EXTRACTED RECORDS.
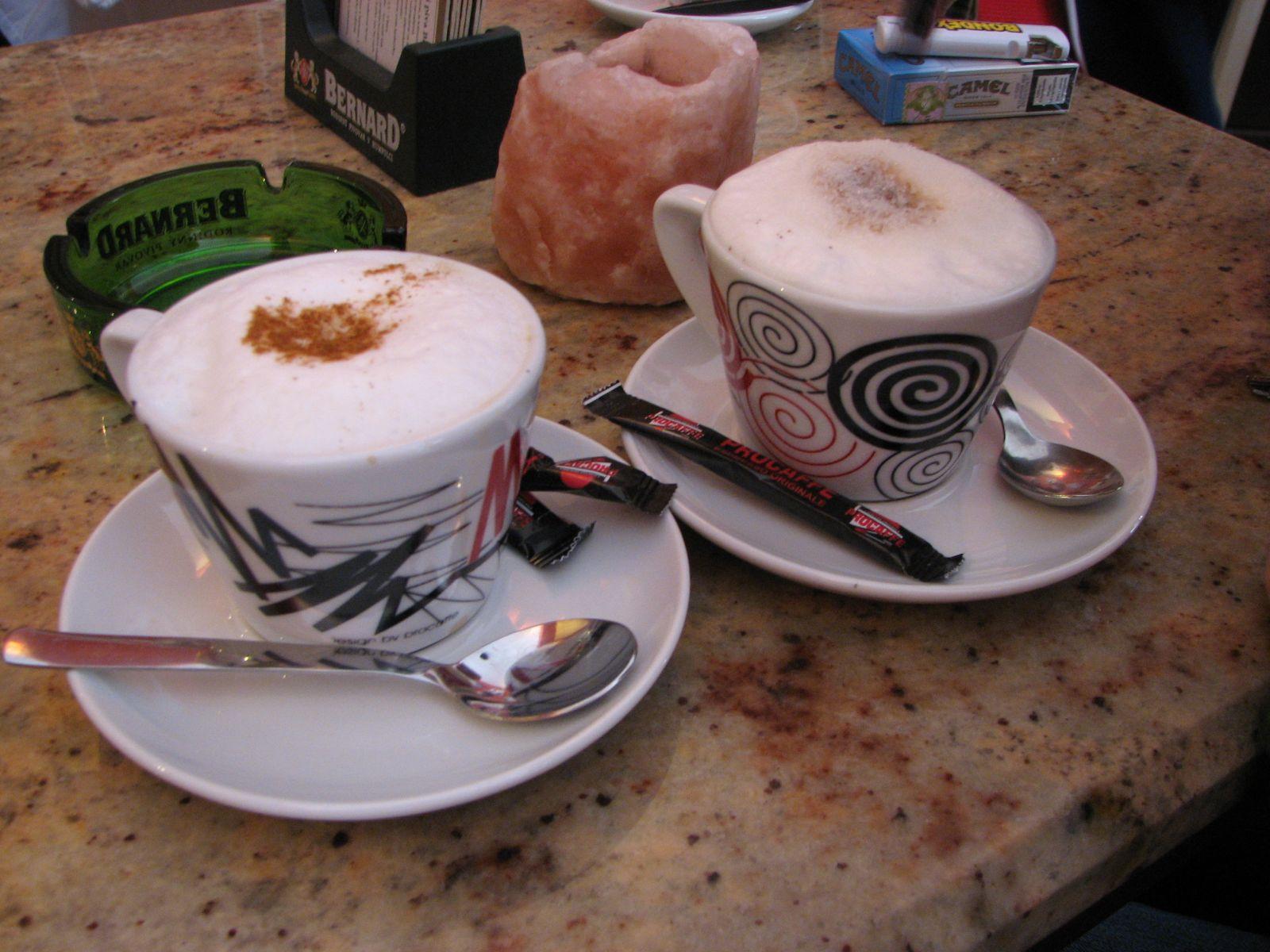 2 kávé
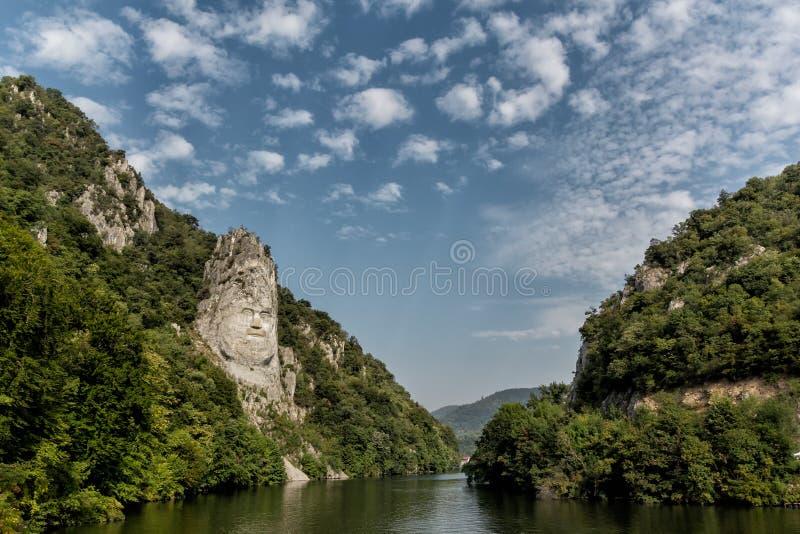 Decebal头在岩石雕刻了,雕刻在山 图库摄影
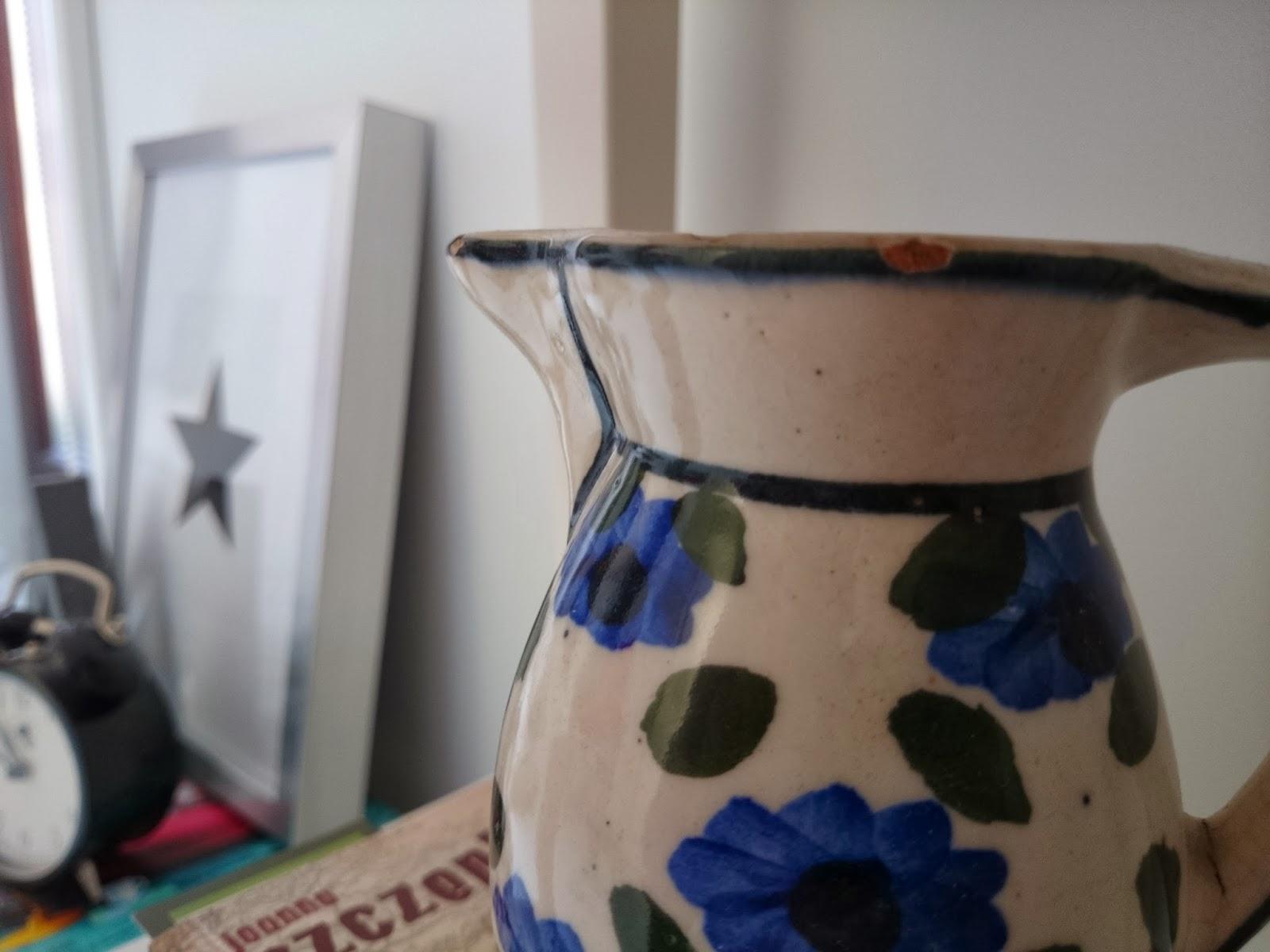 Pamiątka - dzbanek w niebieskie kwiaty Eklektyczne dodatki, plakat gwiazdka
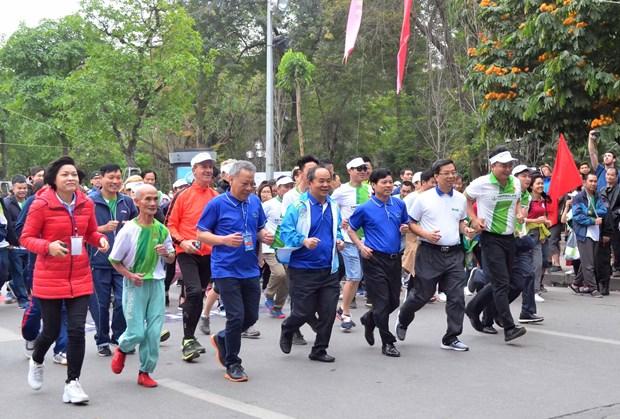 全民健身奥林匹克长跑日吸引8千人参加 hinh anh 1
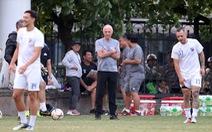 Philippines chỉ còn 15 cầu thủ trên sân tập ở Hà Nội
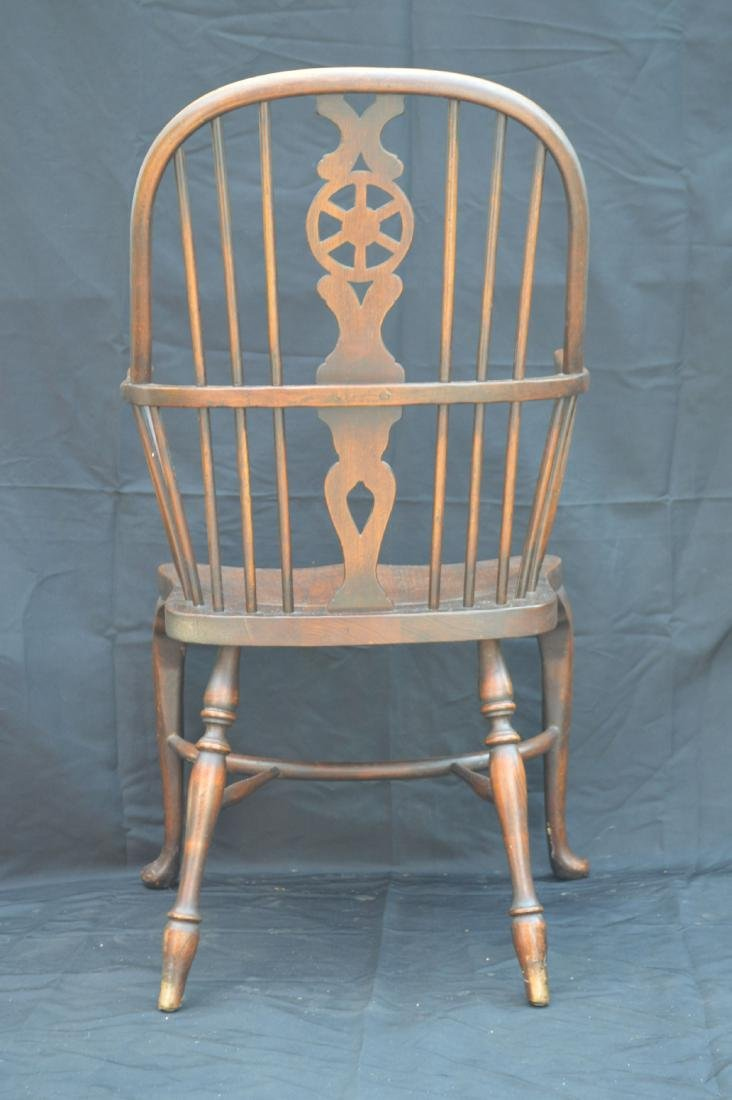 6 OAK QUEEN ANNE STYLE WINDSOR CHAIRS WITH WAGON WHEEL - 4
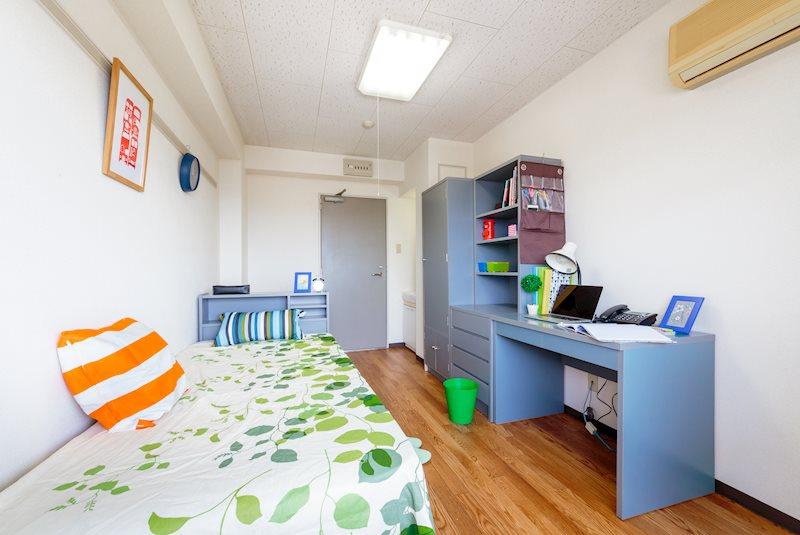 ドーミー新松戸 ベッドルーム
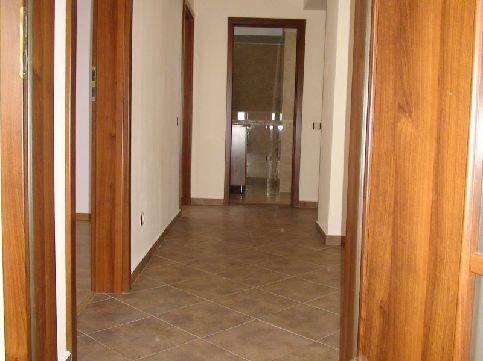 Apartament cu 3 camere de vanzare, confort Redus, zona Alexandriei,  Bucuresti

ASSIGNMENT.
Transcribe the listing exactly, skipping pictures.

WRITTEN RESPONSE.
 2 kávé
 Decebal头在岩石雕刻了,雕刻在山 图库摄影
 Pamiątka - dzbanek w niebieskie kwiaty Eklektyczne dodatki, plakat gwiazdka
 全民健身奥林匹克长跑日吸引8千人参加 hinh anh 1
 Philippines chỉ còn 15 cầu thủ trên sân tập ở Hà Nội
 6 OAK QUEEN ANNE STYLE WINDSOR CHAIRS WITH WAGON WHEEL - 4
 ドーミー新松戸 ベッドルーム
 Apartament cu 3 camere de vanzare, confort Redus, zona Alexandriei,  Bucuresti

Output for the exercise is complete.